_Problem details:_ Please set out each line below exactly as it stands, without the images.

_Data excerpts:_
________________

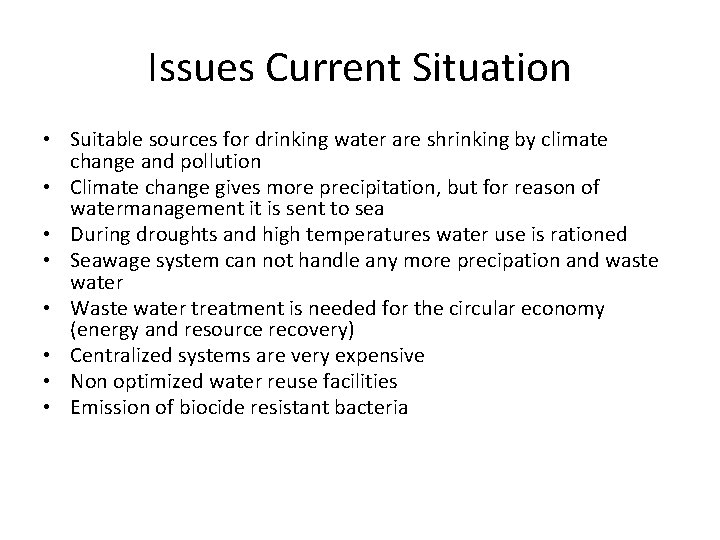 Issues Current Situation

• Suitable sources for drinking water are shrinking by climate change and pollution
• Climate change gives more precipitation, but for reason of watermanagement it is sent to sea
• During droughts and high temperatures water use is rationed
• Seawage system can not handle any more precipation and waste water
• Waste water treatment is needed for the circular economy (energy and resource recovery)
• Centralized systems are very expensive
• Non optimized water reuse facilities
• Emission of biocide resistant bacteria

________________

_Your solution:_
 Issues Current Situation

• Suitable sources for drinking water are shrinking by climate change and pollution
• Climate change gives more precipitation, but for reason of watermanagement it is sent to sea
• During droughts and high temperatures water use is rationed
• Seawage system can not handle any more precipation and waste water
• Waste water treatment is needed for the circular economy (energy and resource recovery)
• Centralized systems are very expensive
• Non optimized water reuse facilities
• Emission of biocide resistant bacteria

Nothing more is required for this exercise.